**Provided entries**
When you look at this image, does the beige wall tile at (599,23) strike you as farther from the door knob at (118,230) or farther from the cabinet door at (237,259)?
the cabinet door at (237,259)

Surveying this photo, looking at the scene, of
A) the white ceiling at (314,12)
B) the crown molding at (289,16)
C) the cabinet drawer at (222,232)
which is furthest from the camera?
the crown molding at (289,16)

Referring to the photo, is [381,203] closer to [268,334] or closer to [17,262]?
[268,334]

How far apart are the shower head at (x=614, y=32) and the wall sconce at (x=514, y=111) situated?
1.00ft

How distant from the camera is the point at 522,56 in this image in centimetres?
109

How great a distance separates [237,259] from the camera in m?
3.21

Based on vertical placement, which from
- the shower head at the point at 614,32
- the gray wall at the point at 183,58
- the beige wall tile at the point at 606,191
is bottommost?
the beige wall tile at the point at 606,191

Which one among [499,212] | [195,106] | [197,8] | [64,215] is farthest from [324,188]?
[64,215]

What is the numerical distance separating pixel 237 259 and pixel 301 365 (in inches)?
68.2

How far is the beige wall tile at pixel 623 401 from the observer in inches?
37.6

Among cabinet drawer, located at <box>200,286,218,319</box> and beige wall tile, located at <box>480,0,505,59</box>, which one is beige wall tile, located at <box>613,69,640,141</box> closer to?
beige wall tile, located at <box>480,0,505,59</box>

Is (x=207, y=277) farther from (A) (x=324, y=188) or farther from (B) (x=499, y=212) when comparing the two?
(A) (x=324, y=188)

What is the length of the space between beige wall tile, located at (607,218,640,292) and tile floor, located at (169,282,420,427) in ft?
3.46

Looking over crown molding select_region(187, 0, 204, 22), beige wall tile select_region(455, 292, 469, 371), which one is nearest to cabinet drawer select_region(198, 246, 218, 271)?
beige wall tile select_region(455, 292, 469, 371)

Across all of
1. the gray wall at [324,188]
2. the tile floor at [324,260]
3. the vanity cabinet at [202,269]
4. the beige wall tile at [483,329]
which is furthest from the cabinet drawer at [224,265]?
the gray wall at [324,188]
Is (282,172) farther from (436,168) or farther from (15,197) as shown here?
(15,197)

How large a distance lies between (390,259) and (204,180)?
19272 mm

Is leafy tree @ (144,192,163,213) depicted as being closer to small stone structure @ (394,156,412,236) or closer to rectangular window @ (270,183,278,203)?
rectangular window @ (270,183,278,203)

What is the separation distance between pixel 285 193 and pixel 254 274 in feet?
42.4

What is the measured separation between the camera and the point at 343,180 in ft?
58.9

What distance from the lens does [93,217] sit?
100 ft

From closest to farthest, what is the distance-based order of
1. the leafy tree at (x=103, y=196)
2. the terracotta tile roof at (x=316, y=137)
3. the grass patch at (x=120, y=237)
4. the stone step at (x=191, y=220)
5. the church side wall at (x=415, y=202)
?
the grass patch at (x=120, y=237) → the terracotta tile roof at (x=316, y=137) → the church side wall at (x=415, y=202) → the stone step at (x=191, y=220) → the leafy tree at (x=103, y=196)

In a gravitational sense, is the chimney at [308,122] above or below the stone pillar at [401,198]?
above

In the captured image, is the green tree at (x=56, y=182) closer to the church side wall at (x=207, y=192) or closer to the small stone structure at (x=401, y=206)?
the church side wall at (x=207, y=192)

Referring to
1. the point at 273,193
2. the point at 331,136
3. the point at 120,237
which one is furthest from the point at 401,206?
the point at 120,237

**Request**
Render the material from the line containing "From closest to" through the end of the material as a Markdown table with columns Row and Text, one line per row, numbered from 1. Omit blank lines.

**Answer in full**
| Row | Text |
|---|---|
| 1 | From closest to farthest, what is the distance-based order of |
| 2 | 1. the leafy tree at (x=103, y=196) |
| 3 | 2. the terracotta tile roof at (x=316, y=137) |
| 4 | 3. the grass patch at (x=120, y=237) |
| 5 | 4. the stone step at (x=191, y=220) |
| 6 | 5. the church side wall at (x=415, y=202) |
| 7 | ? |
| 8 | the grass patch at (x=120, y=237) → the terracotta tile roof at (x=316, y=137) → the church side wall at (x=415, y=202) → the stone step at (x=191, y=220) → the leafy tree at (x=103, y=196) |
| 9 | In a gravitational sense, is the chimney at [308,122] above or below the stone pillar at [401,198]? |
| 10 | above |
| 11 | In the captured image, is the green tree at (x=56, y=182) closer to the church side wall at (x=207, y=192) or closer to the small stone structure at (x=401, y=206)? |
| 12 | the church side wall at (x=207, y=192) |
| 13 | Referring to |
| 14 | 1. the point at 273,193 |
| 15 | 2. the point at 331,136 |
| 16 | 3. the point at 120,237 |
| 17 | which one is furthest from the point at 401,206? |
| 18 | the point at 120,237 |